The proposal, by Thomas O. Enders, assistant secretary of state for inter-American affairs, touched off a lively policy battle within the administration that may require resolution by the National Security Council and ultimately by President Reagan.

Contained in a working paper yet to be formally submitted to the NSC, the Enders idea received what one official described as a "less than enthusiastic response" from national security affairs adviser William P. Clark and U.N. Ambassador Jeane J. Kirkpatrick, who is currently on a Central American trip--one purpose of which is to reassure pro-U.S. governments in the region.

Kirkpatrick is known to be skeptical of Enders' plan, which calls for negotiations through a third country, probably Spain, aimed at resolving the protracted conflict in El Salvador.

The administration until now has refused to endorse the idea that the guerrillas should, though negotiation, be given a share of power in El Salvador and has called instead for them to lay down their arms and seek to win their goals through democratic political means.

But administration sources said that Enders is concerned that Congress will insist on talks to end the civil war if the administration does not encourage them. Sen. Nancy Landon Kassebaum (R-Kan.), who served as one of the U.S. observers at El Salvador's elections last year, called for efforts to negotiate with the guerrillas.

Enders refused to discuss the issue and referred questions to a spokesman who declined to comment on whether the assistant secretary had prepared any proposal for a two-track approach. However, the spokesman added:

"Enders, when asked whether his testimony last week before the Senate and House with regard to negotiations in El Salvador represented U.S. government policy, said yes and and added that it would continue to remain so."

The spokesman then cited portions of Enders' statement last Friday to the House inter-American affairs subcommittee. In it, he said:

"Others say force the government [of El Salvador] to negotiate with its adversaries, and the killing will stop. But it won't. No Latin American government has ever agreed to negotiate as an equal with its armed opposition and survived . . . .

"If power sharing without reference to democratic principles is no solution, what is? The answer is inescapable: the cooperative development of political processes that are democratic and that provide the security as well as the means for reconciliation."

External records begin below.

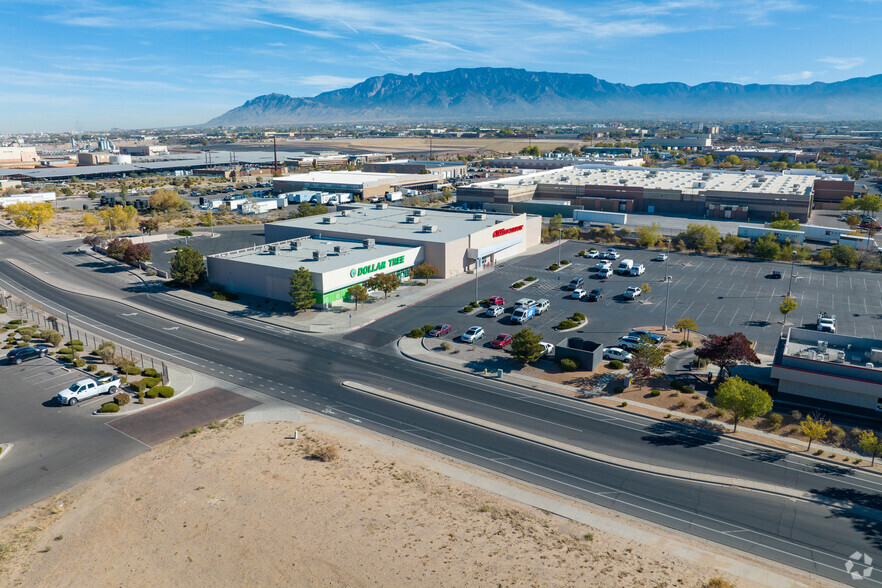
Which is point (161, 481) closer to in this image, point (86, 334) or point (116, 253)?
point (86, 334)

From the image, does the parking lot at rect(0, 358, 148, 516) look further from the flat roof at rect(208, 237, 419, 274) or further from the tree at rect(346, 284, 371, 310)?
the tree at rect(346, 284, 371, 310)

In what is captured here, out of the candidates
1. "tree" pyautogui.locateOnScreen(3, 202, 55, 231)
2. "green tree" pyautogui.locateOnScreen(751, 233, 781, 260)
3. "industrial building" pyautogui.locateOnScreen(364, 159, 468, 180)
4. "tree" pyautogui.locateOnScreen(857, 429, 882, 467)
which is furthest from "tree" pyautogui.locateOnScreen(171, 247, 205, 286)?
"industrial building" pyautogui.locateOnScreen(364, 159, 468, 180)

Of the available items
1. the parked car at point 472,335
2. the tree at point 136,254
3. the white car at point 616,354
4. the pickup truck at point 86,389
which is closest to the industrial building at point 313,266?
the tree at point 136,254

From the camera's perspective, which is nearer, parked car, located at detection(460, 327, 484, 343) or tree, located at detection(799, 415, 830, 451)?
tree, located at detection(799, 415, 830, 451)

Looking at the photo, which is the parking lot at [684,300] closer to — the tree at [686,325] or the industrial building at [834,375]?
the tree at [686,325]

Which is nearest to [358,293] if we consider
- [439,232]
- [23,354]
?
[439,232]
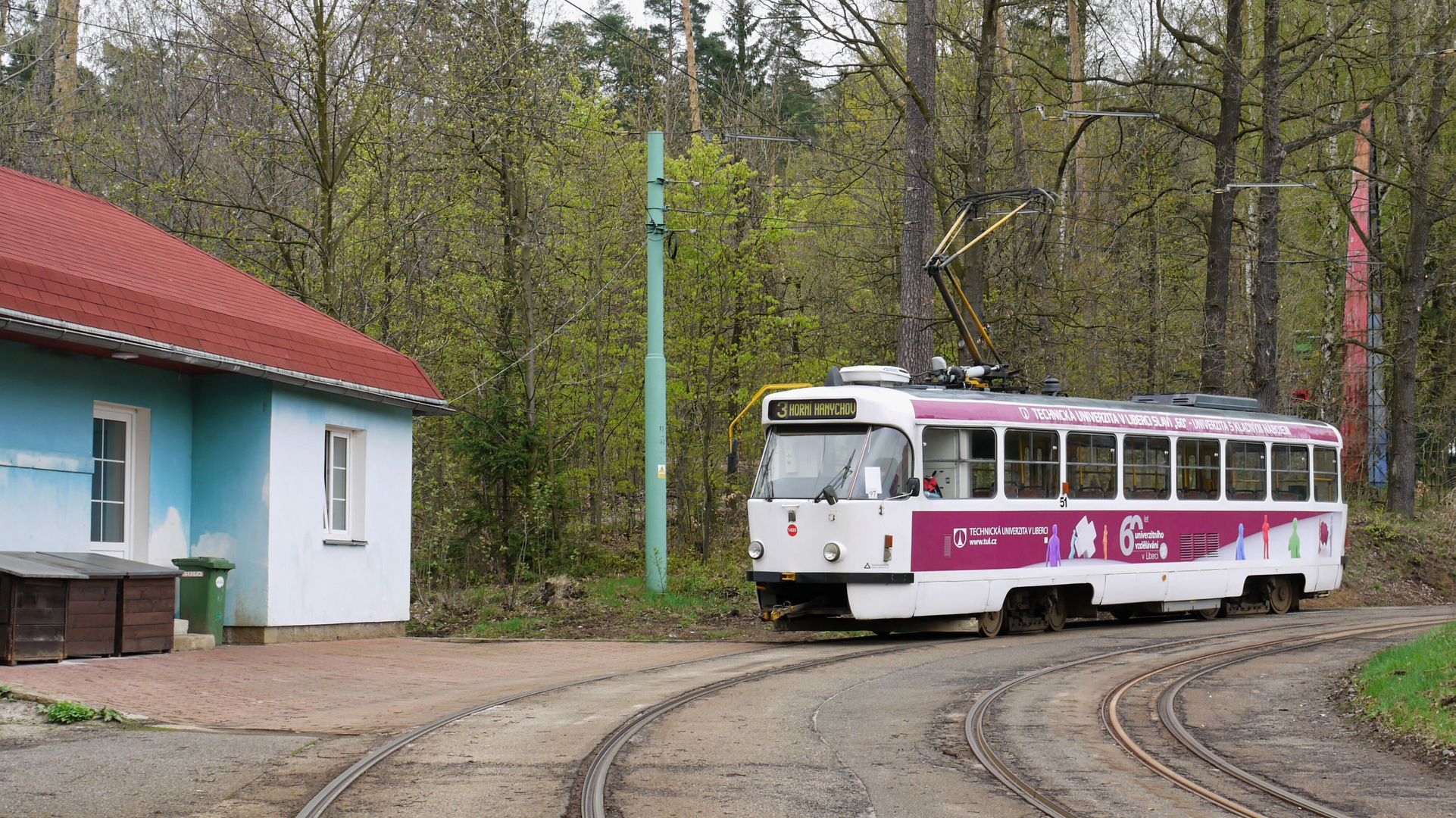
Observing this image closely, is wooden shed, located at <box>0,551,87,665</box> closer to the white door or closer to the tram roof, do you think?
the white door

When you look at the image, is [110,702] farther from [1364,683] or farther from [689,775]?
[1364,683]

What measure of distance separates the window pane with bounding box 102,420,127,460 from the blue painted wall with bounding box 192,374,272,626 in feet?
4.04

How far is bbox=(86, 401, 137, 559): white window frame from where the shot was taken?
14305 mm

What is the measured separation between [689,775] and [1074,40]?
29.8m

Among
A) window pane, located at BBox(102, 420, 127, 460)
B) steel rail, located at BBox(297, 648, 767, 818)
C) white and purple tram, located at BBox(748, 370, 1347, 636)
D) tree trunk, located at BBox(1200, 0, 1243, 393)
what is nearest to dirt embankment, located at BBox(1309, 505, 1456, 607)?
tree trunk, located at BBox(1200, 0, 1243, 393)

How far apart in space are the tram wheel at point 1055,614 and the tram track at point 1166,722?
1.93 metres

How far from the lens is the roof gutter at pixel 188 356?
12234 millimetres

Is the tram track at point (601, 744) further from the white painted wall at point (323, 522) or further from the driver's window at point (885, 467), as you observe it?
the white painted wall at point (323, 522)

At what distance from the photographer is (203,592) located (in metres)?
15.0

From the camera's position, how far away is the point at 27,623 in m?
11.8

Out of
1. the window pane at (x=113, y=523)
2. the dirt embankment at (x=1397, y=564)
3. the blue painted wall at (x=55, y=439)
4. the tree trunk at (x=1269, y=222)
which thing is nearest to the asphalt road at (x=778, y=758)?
the blue painted wall at (x=55, y=439)

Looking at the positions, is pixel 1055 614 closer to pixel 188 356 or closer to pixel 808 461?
pixel 808 461

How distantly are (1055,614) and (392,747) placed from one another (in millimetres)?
11608

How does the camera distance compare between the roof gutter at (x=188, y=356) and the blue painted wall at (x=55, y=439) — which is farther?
the blue painted wall at (x=55, y=439)
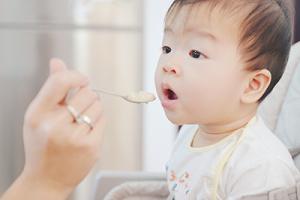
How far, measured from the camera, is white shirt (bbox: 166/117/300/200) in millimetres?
884

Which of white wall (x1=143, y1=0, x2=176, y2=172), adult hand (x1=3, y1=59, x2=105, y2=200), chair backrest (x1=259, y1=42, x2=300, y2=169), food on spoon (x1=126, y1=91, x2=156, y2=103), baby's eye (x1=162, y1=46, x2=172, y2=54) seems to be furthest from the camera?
white wall (x1=143, y1=0, x2=176, y2=172)

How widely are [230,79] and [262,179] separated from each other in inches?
7.2

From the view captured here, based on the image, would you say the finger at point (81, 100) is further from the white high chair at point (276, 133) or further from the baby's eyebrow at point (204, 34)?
the white high chair at point (276, 133)

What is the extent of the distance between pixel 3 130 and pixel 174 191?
1.33m

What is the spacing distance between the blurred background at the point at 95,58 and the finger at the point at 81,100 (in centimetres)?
145

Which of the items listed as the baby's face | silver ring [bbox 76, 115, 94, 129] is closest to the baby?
the baby's face

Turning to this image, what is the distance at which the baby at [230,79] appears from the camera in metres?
0.90

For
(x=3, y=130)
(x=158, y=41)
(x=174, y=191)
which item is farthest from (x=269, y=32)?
(x=3, y=130)

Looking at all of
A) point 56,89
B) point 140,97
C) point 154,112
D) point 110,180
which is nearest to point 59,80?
point 56,89

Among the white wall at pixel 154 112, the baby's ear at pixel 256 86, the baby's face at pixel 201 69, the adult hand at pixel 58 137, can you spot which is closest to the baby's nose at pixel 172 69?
the baby's face at pixel 201 69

Nonetheless, administration officials said that the working paper explored the idea of making an approach to the rebels through a third country that would have standing both with the Salvadoran government and the guerrillas.

A Latin American diplomatic source said his government had been informed that Enders discussed the possibility of approaching the guerrillas in an unspecified way during talks in Madrid this week with Spanish Prime Minister Felipe Gonzalez, a leading Socialist who has long advocated a negotiated settlement in El Salvador.

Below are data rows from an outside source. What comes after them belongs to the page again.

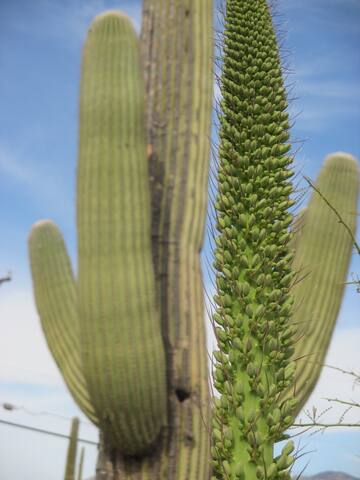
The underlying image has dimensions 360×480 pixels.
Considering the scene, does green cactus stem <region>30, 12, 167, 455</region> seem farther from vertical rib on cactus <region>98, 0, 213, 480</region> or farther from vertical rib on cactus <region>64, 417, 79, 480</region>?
vertical rib on cactus <region>64, 417, 79, 480</region>

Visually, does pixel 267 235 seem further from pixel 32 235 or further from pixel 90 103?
pixel 32 235

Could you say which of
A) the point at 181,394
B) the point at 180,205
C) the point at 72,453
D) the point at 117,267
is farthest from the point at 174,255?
the point at 72,453

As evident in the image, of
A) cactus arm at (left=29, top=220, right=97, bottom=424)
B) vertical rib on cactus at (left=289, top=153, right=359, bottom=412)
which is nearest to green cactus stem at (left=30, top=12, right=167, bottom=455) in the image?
cactus arm at (left=29, top=220, right=97, bottom=424)

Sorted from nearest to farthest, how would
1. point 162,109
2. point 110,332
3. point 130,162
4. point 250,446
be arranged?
point 250,446
point 110,332
point 130,162
point 162,109

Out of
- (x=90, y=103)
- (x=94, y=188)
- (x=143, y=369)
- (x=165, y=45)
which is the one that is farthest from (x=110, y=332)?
(x=165, y=45)

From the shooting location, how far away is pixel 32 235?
409 cm

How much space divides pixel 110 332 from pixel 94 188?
2.30 ft

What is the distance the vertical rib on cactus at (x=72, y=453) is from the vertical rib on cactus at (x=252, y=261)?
532cm

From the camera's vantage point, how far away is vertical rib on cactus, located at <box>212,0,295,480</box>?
1.92 meters

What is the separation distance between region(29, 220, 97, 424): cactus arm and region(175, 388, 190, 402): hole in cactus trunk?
492 mm

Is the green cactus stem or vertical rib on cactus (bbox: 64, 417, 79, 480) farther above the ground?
the green cactus stem

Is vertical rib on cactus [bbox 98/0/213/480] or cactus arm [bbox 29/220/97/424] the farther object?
cactus arm [bbox 29/220/97/424]

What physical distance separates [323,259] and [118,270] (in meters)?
1.66

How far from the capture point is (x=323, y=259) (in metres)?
4.27
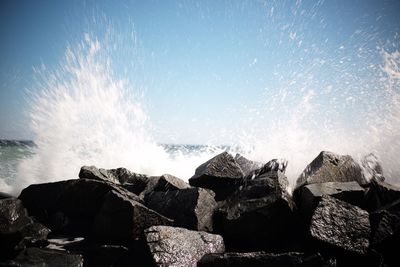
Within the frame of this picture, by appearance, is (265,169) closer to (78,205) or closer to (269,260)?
(269,260)

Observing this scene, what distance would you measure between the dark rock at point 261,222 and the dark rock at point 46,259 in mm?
1950

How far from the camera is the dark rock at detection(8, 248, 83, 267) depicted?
8.76ft

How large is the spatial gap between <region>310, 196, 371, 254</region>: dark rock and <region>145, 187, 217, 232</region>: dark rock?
1457 mm

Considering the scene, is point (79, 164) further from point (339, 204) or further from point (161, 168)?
point (339, 204)

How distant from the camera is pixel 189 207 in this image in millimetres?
3666

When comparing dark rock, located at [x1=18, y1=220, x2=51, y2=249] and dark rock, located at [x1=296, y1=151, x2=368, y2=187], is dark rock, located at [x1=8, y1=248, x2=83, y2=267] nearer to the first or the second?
dark rock, located at [x1=18, y1=220, x2=51, y2=249]

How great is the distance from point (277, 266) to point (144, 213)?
1.80m

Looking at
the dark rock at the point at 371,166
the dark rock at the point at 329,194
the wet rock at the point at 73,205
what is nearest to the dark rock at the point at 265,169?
the dark rock at the point at 329,194

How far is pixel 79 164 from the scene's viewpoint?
33.2 feet

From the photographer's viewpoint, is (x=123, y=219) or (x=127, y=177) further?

Other countries reportedly mentioned by Enders as possible intermediaries include Mexico, Venezuela and Colombia.

But Spain is considered the most likely choice because its Socialist government is more acceptable to the Reagan administration than other Socialist governments and because Spain also has relatively high prestige in Latin America. Gonzalez is the leading spokesman on Latin American affairs within the Socialist International.

Administration officials stressed, however, that the Enders proposal, which one described as simply "a staff paper with no official standing," had yet to be considered by Reagan, who usually shares Kirkpatrick's and Clark's skepticism about the utility of negotiating with leftist rebels.

One official said that a showdown on the conflicting approaches could come next week at an NSC meeting, though no debate of the matter has been formally scheduled.

State Department sources, while refusing comment on whether a new approach was being weighed, stressed that Enders would do nothing in the Central America policy area that had not been thoroughly coordinated and discussed with Secretary of State George P. Shultz.

All of the principals in the policy debate except Enders, who arrived in Washington from Madrid yesterday, are currently abroad. Shultz, who has been on a Far Eastern tour, is due back tonight. Clark left yesterday for an official trip to Vienna and Munich and will not return until Sunday. Kirkpatrick is scheduled back on the weekend.

Since Shultz took over as secretary of state last summer, he has toned down noticeably the sometimes belligerent anti-Communist rhetoric used by his predecessor, Alexander M. Haig Jr., in discussing Central America. However, Shultz up to now has not changed the basic substance of policy in the region.

And there also is no indication that Reagan is receptive to a basic change at this time. He has, in private discusssions, reaffirmed his support for Kirkpatrick's views, which have emphasized a distinction between dealings with right-wing "authoritarian" groups and "totalitarians," as she would classify Communists.

Reagan was first attracted to Kirkpatrick during the presidential campaign by an article of hers elaborating this thesis, later expanded into a book, titled "Dictatorships and Double Standards."

Reagan has supported Kirkpatrick in past intra-administration disputes, notably with Haig, and he also relies heavily on the advice of Clark, who was his chief of staff when he was governor of California.

Shultz, while treating Kirkpatrick with courtesy, is understood to disagree with many of her views and some sources close to the U.N. ambassador have complained that the secretary has excluded her from important decisions.